▶ **Work instruction**
Your task is to return all of the records exactly, minus any images.

Input data: Begin

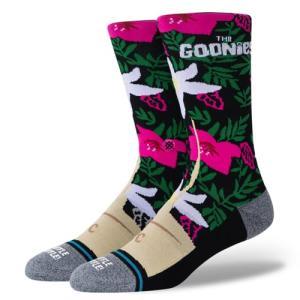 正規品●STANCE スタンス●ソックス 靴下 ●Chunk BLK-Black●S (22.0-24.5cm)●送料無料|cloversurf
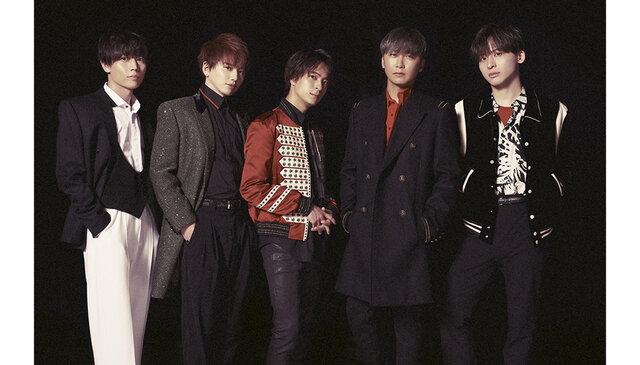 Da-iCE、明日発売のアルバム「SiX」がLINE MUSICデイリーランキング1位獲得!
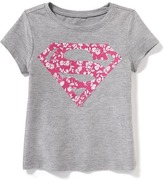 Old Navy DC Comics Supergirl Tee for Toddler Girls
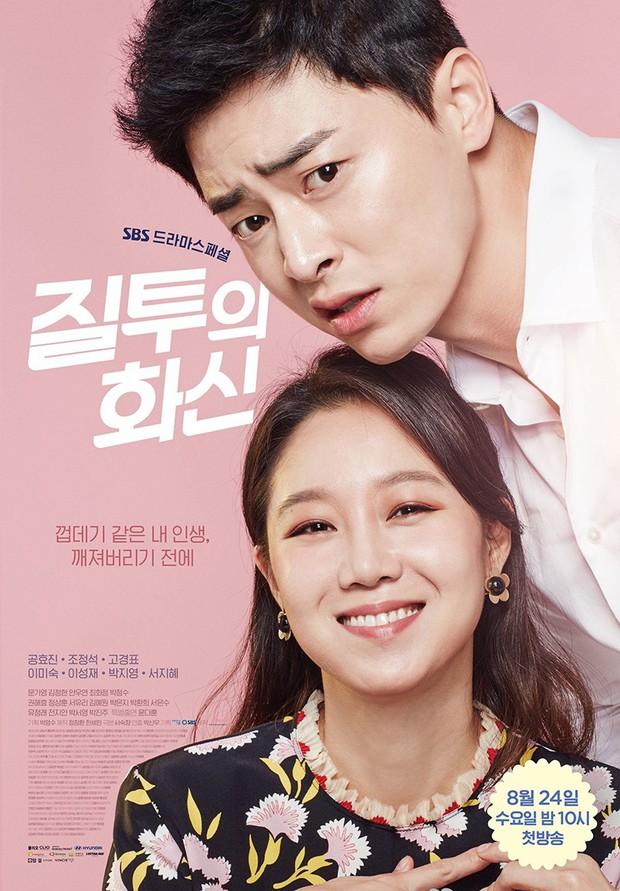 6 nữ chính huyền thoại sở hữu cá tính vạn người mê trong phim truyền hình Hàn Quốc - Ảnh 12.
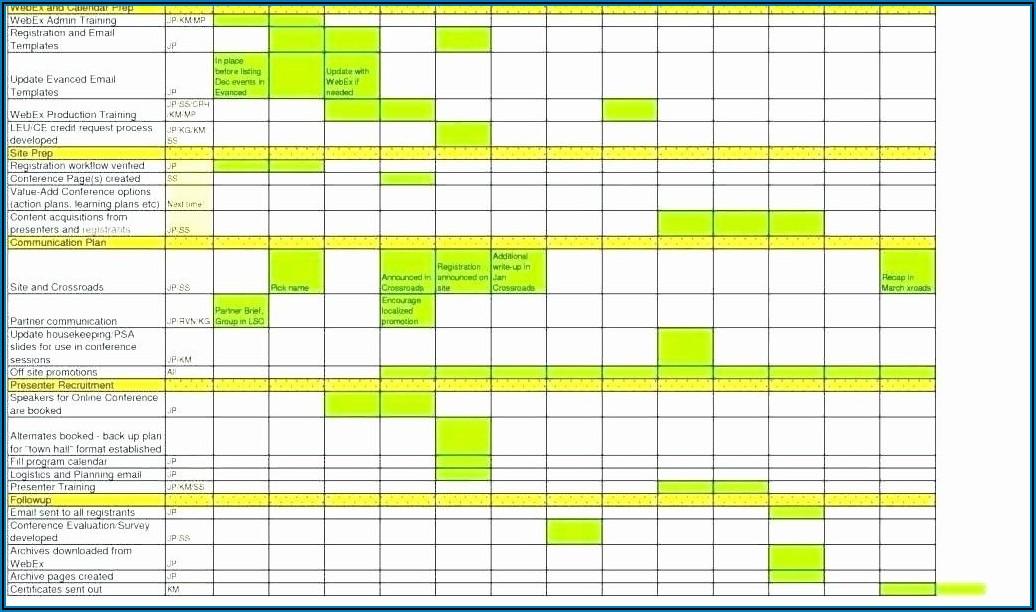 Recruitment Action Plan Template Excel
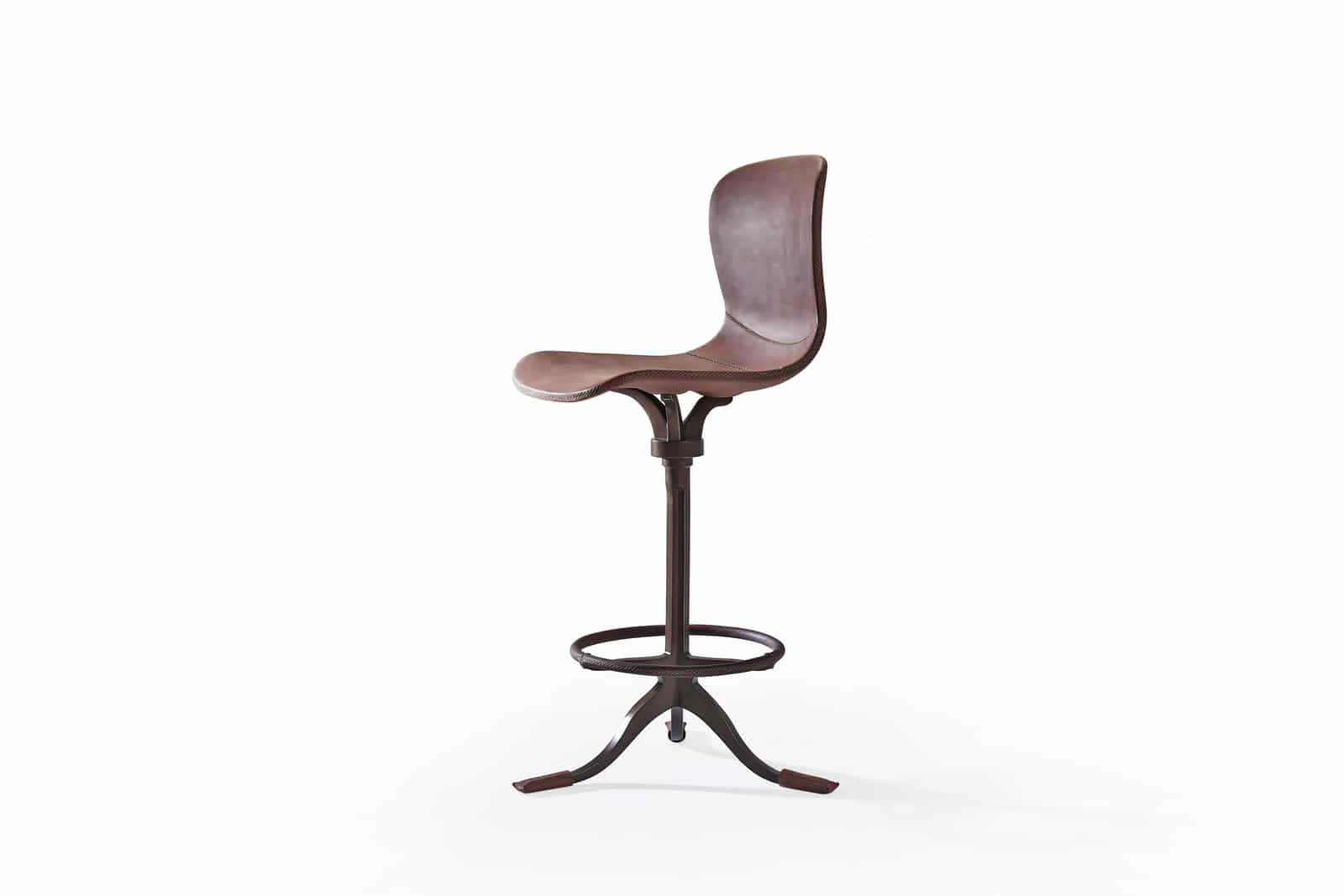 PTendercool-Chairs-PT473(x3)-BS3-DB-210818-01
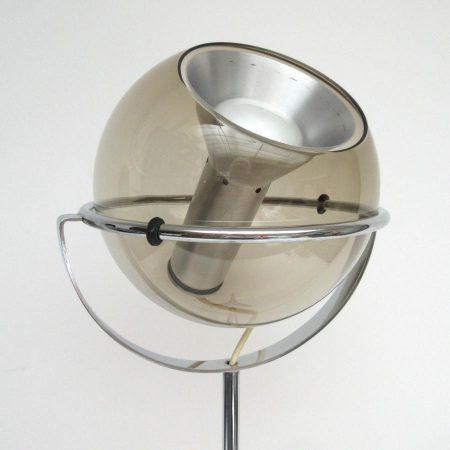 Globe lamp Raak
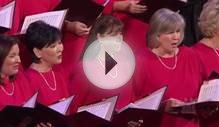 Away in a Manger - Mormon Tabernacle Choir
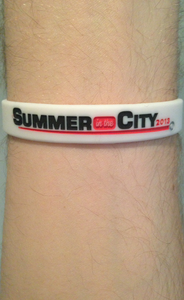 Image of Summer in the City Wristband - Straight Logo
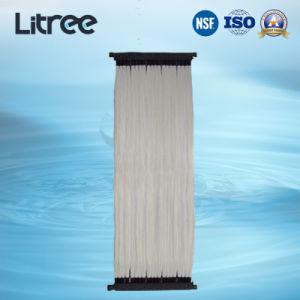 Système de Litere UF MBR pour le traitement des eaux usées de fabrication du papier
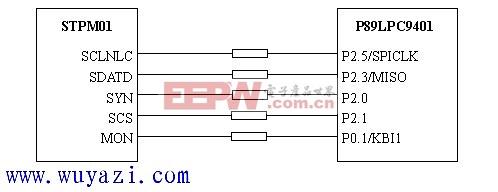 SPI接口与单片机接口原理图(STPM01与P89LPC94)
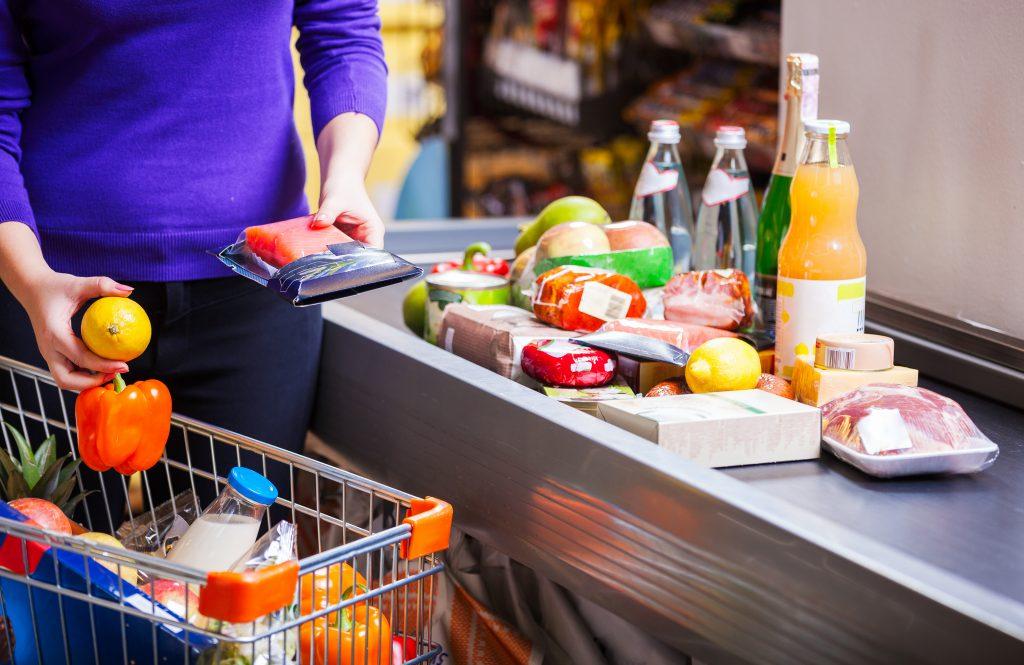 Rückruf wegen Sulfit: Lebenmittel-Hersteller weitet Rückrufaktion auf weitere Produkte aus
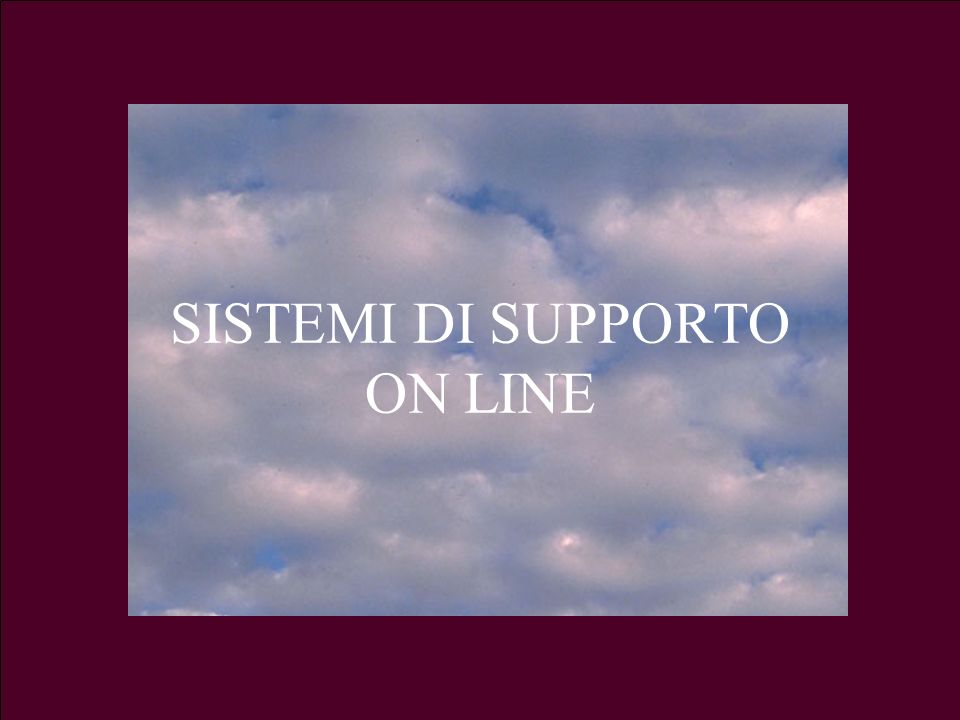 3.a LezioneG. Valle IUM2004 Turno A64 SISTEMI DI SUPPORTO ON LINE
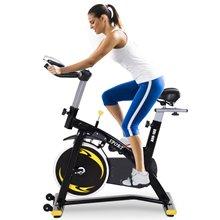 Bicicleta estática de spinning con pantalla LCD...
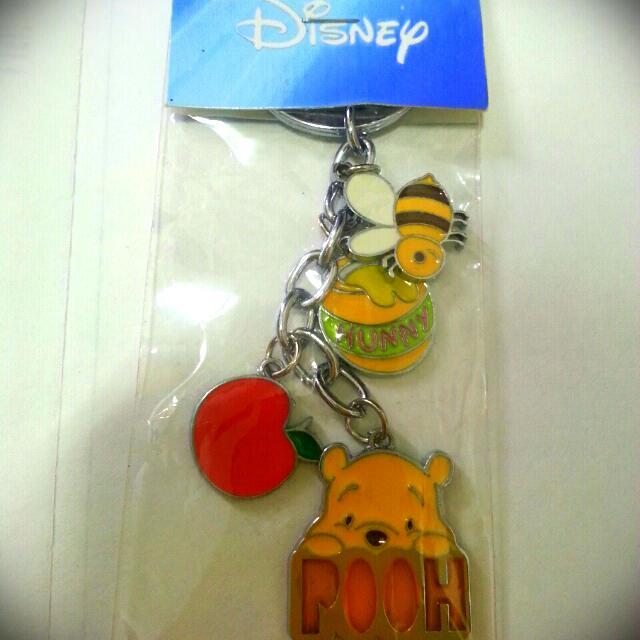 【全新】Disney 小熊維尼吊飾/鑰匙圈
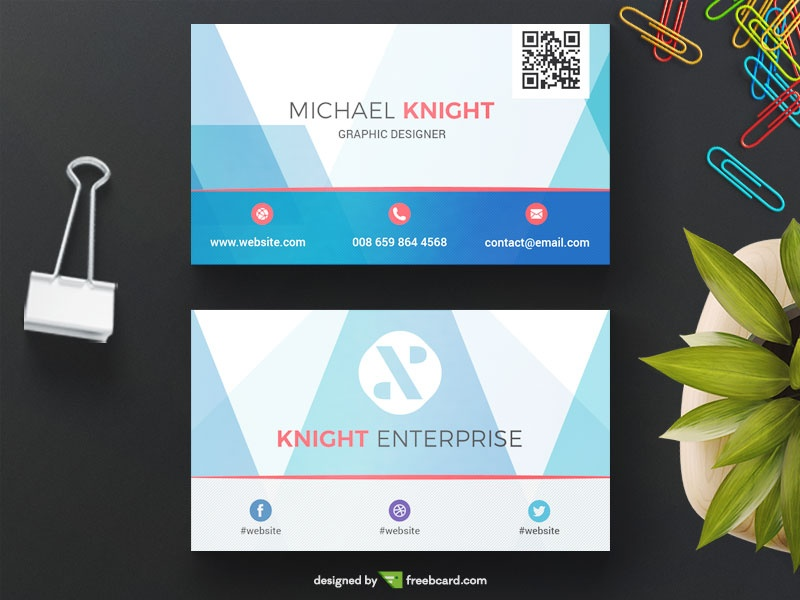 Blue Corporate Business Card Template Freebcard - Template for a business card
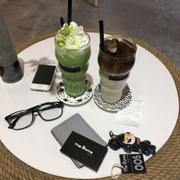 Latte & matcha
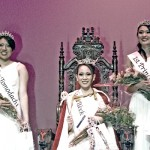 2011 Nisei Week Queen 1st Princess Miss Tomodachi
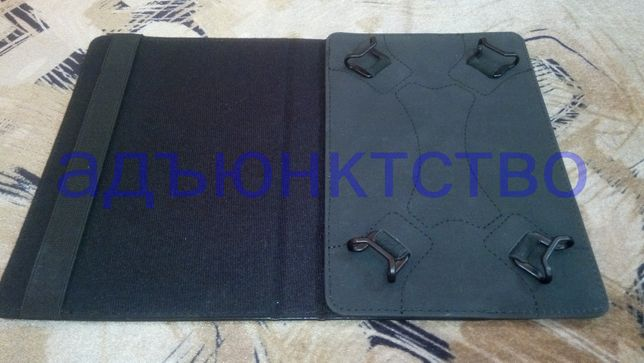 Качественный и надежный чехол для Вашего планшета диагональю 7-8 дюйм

Input data: End

▶ **Answer space**
 正規品●STANCE スタンス●ソックス 靴下 ●Chunk BLK-Black●S (22.0-24.5cm)●送料無料|cloversurf
 Da-iCE、明日発売のアルバム「SiX」がLINE MUSICデイリーランキング1位獲得!
 Old Navy DC Comics Supergirl Tee for Toddler Girls
 6 nữ chính huyền thoại sở hữu cá tính vạn người mê trong phim truyền hình Hàn Quốc - Ảnh 12.
 Recruitment Action Plan Template Excel
 PTendercool-Chairs-PT473(x3)-BS3-DB-210818-01
 Globe lamp Raak
 Away in a Manger - Mormon Tabernacle Choir
 Image of Summer in the City Wristband - Straight Logo
 Système de Litere UF MBR pour le traitement des eaux usées de fabrication du papier
 SPI接口与单片机接口原理图(STPM01与P89LPC94)
 Rückruf wegen Sulfit: Lebenmittel-Hersteller weitet Rückrufaktion auf weitere Produkte aus
 3.a LezioneG. Valle IUM2004 Turno A64 SISTEMI DI SUPPORTO ON LINE
 Bicicleta estática de spinning con pantalla LCD...
 【全新】Disney 小熊維尼吊飾/鑰匙圈
 Blue Corporate Business Card Template Freebcard - Template for a business card
 Latte & matcha
 2011 Nisei Week Queen 1st Princess Miss Tomodachi
 Качественный и надежный чехол для Вашего планшета диагональю 7-8 дюйм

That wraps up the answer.